Matthew Ford
Registered: Jun 2006
Posts: 1 |
Sorry to be re-opening an old thread:
I'm not sure that Tafjord's presention explains how NKS deals with special relativity, though it does illustrate some properties of SR in "conventional" science. Einstein himself formulated SR by considering the relationships between "events", as Tafjord has done - there are three possible configurations for a pair of events A and B in special relativity:
1. A occurs before B in all reference frames; A has causal influence on B.
2. A occurs after B in all reference frames; B has causal influence on A.
3. A and B occur sufficiently far apart in all reference frames that neither can influence the other. For some observers, A is before B; for others, A is after B; and for others they are simultaneous.
A pair of events is always in the same category for all observers, so causality is conserved.

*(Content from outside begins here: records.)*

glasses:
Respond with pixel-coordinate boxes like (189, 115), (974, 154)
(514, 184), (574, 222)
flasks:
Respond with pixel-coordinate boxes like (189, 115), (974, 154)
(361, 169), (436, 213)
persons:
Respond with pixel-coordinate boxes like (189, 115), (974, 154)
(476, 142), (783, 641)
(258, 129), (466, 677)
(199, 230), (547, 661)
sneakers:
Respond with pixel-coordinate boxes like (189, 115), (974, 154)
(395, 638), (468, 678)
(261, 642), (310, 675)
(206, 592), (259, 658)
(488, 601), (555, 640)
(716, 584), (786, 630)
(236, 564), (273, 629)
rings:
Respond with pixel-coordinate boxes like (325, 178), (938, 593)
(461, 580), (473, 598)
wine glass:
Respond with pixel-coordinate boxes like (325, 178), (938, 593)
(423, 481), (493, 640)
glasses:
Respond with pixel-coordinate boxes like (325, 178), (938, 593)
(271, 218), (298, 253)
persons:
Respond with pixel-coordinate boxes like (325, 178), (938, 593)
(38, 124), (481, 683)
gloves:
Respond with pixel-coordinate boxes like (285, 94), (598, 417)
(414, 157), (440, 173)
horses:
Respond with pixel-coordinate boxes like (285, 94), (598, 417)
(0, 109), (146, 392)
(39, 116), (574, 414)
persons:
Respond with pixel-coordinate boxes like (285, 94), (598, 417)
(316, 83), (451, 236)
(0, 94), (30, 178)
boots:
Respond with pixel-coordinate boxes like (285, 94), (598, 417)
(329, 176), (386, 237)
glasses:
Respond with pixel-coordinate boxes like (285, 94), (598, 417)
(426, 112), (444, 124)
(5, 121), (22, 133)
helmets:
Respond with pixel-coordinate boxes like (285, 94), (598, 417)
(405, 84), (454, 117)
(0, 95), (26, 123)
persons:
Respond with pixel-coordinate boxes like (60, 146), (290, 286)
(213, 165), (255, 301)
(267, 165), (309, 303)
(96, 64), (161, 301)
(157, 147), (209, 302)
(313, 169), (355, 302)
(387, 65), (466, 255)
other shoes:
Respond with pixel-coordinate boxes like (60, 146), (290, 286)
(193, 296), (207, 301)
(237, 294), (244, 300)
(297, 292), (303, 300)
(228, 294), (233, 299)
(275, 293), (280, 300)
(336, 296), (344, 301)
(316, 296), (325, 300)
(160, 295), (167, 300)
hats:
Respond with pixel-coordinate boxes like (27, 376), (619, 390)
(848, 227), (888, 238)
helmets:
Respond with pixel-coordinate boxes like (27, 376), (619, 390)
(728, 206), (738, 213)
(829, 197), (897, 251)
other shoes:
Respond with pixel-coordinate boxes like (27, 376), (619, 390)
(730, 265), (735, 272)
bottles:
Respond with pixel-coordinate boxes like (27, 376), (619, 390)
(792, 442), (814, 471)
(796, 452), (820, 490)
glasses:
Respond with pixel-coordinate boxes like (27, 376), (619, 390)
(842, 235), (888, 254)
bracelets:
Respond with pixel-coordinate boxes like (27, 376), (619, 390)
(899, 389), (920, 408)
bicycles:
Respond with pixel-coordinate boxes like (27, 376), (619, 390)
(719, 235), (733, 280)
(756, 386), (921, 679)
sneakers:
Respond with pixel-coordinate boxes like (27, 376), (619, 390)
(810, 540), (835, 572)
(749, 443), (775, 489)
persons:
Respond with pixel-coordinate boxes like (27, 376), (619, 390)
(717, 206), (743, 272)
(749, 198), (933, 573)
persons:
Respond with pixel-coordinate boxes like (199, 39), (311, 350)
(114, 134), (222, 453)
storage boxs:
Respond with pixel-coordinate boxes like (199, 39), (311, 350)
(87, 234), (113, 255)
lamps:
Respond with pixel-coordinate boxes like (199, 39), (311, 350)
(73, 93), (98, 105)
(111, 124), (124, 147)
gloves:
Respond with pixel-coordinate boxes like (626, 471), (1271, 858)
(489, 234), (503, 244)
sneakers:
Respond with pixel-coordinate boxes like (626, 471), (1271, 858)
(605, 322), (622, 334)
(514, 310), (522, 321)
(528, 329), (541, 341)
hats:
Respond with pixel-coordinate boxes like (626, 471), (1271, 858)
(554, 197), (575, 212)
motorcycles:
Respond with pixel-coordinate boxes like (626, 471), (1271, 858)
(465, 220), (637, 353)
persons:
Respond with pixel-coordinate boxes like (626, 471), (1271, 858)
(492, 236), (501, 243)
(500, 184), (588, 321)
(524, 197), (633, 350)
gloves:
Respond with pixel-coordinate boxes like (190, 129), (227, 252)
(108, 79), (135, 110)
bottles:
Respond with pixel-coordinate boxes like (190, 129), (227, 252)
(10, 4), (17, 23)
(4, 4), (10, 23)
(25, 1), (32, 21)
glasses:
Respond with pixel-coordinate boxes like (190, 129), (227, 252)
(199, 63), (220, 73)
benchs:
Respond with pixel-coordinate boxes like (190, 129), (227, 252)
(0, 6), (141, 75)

Tafjord's statement that "the order in which the rules are applied depends on your point of view" is also a good description of conventional Einsteinian special relativity; some people say that star A exploded before star B, and others say that star B exploded before star A - but this doesn't matter, since this implies that the explosions are too far apart to influence one another.
So how does all this relate to NKS? I'm not sure. I must confess that I haven't read the NKS book in its entirety, so I may be misunderstanding something. On page 3 of the presentation, Tafjord says, "Rather than starting with rigid cells with synchronized updates, we instead focus on causal events built from an asynchronous underlying evolution". So in his model the cells themselves are the EVENTS in the universe, not part of the space-time structure in which the events occur. This implies that the existence of the "cells" (events) is determined dynamically by other cells, which seems to be a departure from NKS (?). Also, the updates are also not synchronized in any way (it would be impossible to synchronize them in every reference frame, unless we impose a discrete structure for the events and Lorentz transformations).
Also - I disagree with Todd Rowland's comment that special relativity "loses its validity" as v approaches c (that's what Newtonian physics does - which is why we need SR at high velocities). Conventional special relativity claims that the laws of physics are identical for observers at ANY speed less than c relative to ourselves. If you are saying that NKS must cease to comply with SR at some fixed speed v_max less than c, this is a fundamental (and testable, if you can quantify v_max) contradiction of Einstein. Worse still, v_max itself will be different for different observers: e.g. if I launch a rocket from the earth towards the sun at c/2, and this rocket launches another rocket forward at c/2, an Earth-bound observer will see the second rocket moving at 0.89c. If v_max were fixed at 0.7c (for example), this would mean that the second rocket "violates physics" when viewed from the earth, but not when viewed from the first rocket. This problem (and also the notion of "gooey nodes"!) would hint back to the 19th Century idea that physics has a preferred frame of reference - an idea completely at odds with SR.